Le journal du capitaine Henri Villon nous rapporte les errances d’un flibustier charismatique mais pétri de contradictions. C’est sur la mer des Caraïbes au cours du XVII ème siècle que notre bonhomme exerce ses talents de bandit ainsi que son petit commerce. Ces îles regorgent, pour qui sait les chercher, de ces merveilles venues d’un autre temps, ces « Maravillas » tout droit débarquées du futur. De fantastiques trésors que notre bon capitaine affectionne particulièrement, et même beaucoup trop. Il serait prêt à s’en damner. Son aventure a d’ailleurs tout d’un pacte avec le diable et le place inexorablement en première ligne face à des anachronismes, à des paradoxes temporels qui semble ne plus vouloir s’arrêter. Piégé dans une nasse dont il ne saura évidemment pas s’extirper, trop fasciné par le phénomène et les personnages qui semble en posséder les clefs. Dans cette mer des Caraïbes, territoire espagnol depuis déjà un siècle, les prétentions des anglais comme des français, voir de toute la flibuste, mais aussi des populations indigènes, permettent toujours quelques perméabilités de circonstance dans le jeu des rivalités. C’est là justement, au cœur de ces capricieux auspices, que Villon se révèle être l’homme providentiel à la bonne étoile salvatrice. Autour de lui, les choses changent et les gens tombent, beaucoup lui restent cependant fidèles à l’image de ses équipages qui lui demeurent loyaux.
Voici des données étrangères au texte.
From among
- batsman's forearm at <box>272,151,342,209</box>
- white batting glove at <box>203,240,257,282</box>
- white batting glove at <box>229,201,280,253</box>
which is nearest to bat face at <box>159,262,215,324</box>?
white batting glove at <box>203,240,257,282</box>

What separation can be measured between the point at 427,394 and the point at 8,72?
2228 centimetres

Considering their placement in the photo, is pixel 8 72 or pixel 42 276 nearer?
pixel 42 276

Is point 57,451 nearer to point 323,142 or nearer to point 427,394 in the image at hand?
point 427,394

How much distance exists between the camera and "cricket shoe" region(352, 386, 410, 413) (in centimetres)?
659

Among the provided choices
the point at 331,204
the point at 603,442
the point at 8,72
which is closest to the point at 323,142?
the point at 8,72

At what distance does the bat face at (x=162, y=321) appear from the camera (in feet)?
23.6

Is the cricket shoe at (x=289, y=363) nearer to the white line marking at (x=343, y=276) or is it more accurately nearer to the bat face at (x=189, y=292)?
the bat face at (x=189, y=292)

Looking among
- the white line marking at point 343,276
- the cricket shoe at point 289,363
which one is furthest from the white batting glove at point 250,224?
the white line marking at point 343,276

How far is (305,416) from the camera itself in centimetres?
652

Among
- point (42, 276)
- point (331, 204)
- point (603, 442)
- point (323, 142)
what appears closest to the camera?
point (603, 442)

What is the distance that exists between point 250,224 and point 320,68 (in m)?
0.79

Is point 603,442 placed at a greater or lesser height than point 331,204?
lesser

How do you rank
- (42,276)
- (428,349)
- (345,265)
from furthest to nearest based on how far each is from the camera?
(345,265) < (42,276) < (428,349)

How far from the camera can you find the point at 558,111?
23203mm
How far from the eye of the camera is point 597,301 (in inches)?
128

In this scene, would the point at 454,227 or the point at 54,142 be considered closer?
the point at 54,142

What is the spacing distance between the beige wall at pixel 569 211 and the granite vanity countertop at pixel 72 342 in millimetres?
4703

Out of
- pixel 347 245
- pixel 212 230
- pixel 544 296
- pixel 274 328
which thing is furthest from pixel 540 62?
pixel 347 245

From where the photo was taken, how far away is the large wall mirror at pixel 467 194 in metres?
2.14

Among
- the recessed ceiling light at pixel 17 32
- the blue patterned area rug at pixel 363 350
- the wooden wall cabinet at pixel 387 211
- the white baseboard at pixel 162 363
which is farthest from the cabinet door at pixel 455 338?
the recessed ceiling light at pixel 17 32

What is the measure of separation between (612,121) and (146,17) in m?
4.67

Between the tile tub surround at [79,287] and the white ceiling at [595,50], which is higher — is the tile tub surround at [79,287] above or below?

Car, certes avec Villon ils peuvent s’enrichir si vite, mais c’est la personnalité du sieur qui envoute assurément. Le capitaine Henri Villon, ce commandant atypique, ce sympathique pirate, ce sanguinaire au grand cœur est la figure tutélaire du récit.

 

Folio SF, 2011
Folio SF,
2011

Ce roman fantastique qui sent si fort la poudre à canon, le rhum des îles et les alizés s’avère meilleur encore dans l’immersion historique et nous emmène respirer les embruns d’un autre siècle avec un brio, une gouaille opportune, une justesse et un à propos tant dans le choix des mots que des contextes. Un baptême, une plongée au cœur de la flibuste, de la piraterie et de la conquête des Amériques.
Mais « Le Déchronologue » reste surtout un véritable roman SF: le paradoxe temporel est une petite bombe à retardement, une spirale infernale, une exponentielle dramatique. L’affluence progressive des anachronismes ne doit rien au hasard, et le roman bascule doucement et irrémédiablement d’un somptueux récit historique à une folle uchronie.

 

Stephane Beauverger s’est fait oublier depuis la publication de ce récit, et pourtant, avec seulement la trilogie « Chromozone » et « Le Déchronologue« , il s’est durablement illustré sur les tablettes de la SF française. Un très joli talent de conteur, une remarquable plume, agile et truculente, étayent assidument notre plaisir. Avec ce roman on se laisse porter par un abord rutilant, le récit ronronnerait presque, mais Beauverger est plus subtil que cela et mêle bonds narratifs et paradoxes temporels dans un exercice stylistique qui est l’autre moteur du roman. Et c’est aussi un des talents du livre qui permet de prendre son temps, qui autorise à se poser quelques instants entre chaque chapitre car non, le découpage n’est pas innocent, il a un but, et sans en dire d’avantage je peux affirmer que « Le Déchronologue » n’aurait pas la même saveur sans son séquençage atypique.


 

Seul maître à bord, Beauverger arraisonne le lecteur, témoin consentant de cet audacieux braquage fait à la grande histoire des Caraïbes, le déracine pour finalement le laisser dériver, enamouré dans les volutes de la flibuste. Assurément, « Le Déchronologue » est un grand moment : épique à souhait, fantastique à la juste mesure, déroutant juste ce qu’il faut et surtout totalement attachant.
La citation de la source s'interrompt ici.